Tendons are tough, fibrous tissues that connect muscles to bones. When they become irritated, inflamed or torn, the condition is caused tendonitis. There are two forms of tendonitis in the elbow – lateral epicondylitis and medial epicondylitis. Both tend to be caused by either overuse or overload.
Medial epicondylitis, sometimes known Golfer’s Elbow, causes pain on the inner side of the elbow. It can occur as a sports injury, such as repeatedly swinging a golf club or throwing a baseball, or from work-related repeated elbow movements found in construction work.
Lateral epicondylitis, also known as tennis elbow, is a type of tendonitis that includes inflammation, pain and tenderness of the tendons on the lateral or outside of the elbow. Tendons can become irritated due to activities stressing the forearm, elbow or wrist. While activities like tennis, racquetball or weightlifting are common causes of tennis elbow, any repetitive gripping, typing or fine motor activity that uses the forearm, wrist or hand can cause tennis elbow.
The quicker you have your tendonitis treated, the sooner you’ll regain full strength and flexibility. Tennis elbow treatment may include using ice packs for 20 minutes several times a day, use of anti-inflammatory medications, rest and temporary user of a split, brace or sling should help in relieving pain, swelling, weakness and tenderness of the elbow. Your specialist may inject a corticosteroid drug into the affected tendon. Or, your team may recommend physical therapy, heat or water therapy to improve joint mobility.

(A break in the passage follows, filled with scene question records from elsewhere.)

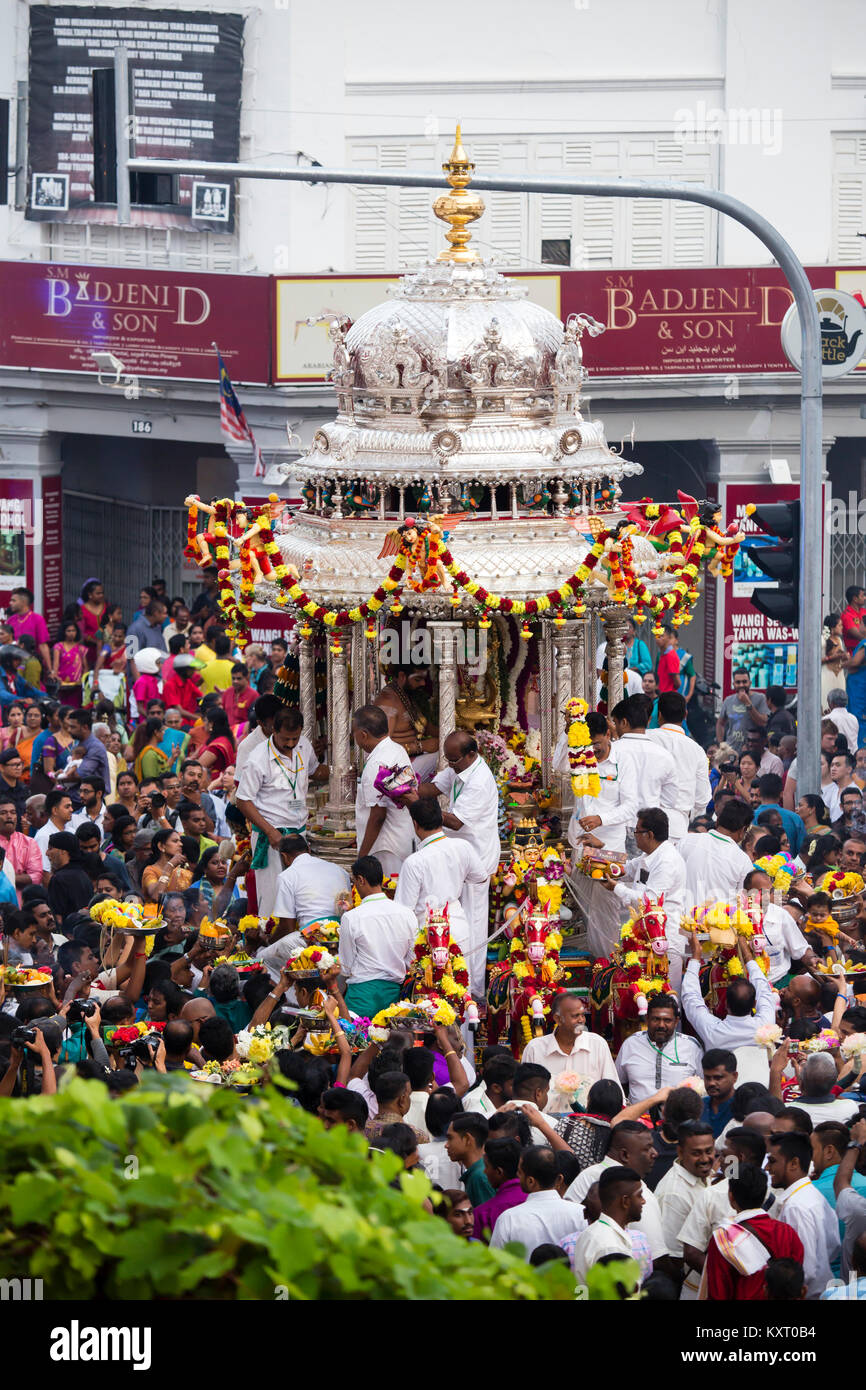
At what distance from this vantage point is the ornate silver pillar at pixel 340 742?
11555mm

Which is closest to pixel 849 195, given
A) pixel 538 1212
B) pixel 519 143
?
pixel 519 143

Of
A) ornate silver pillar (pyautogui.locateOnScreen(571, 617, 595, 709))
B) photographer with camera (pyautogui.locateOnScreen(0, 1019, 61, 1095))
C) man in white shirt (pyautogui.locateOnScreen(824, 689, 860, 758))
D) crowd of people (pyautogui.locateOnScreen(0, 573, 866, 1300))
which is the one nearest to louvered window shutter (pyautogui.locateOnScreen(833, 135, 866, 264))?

If all the steps above do not alleviate your elbow pain and inflammation, surgery may be recommended. Arthroscopic surgery may be used and includes the surgeon making a few tiny cuts in the skin over your elbow. Very small instruments and a camera go into the holes and the surgeon removes the damaged parts of your tendon followed by the reattachment of the healthy tendons to the elbow bone. In another approach, a cut is made in the affected area, and the degenerated tendon sheaths are trimmed slightly, instead of removing them totally. Following surgery, you may go home the same day or, in some cases, kept under observation for a day in the hospital.
When you return home, you will need to wear a splint around the elbow to protect your incision. Stitches and dressing are removed in the next follow-up visit. While you recover, your orthopedic specialist may recommend rehabilitation exercises to regain mobility. Most patients return to work in 3 weeks to one and a half months. Normal routines and sports activities are allowed 3-6 months after surgery.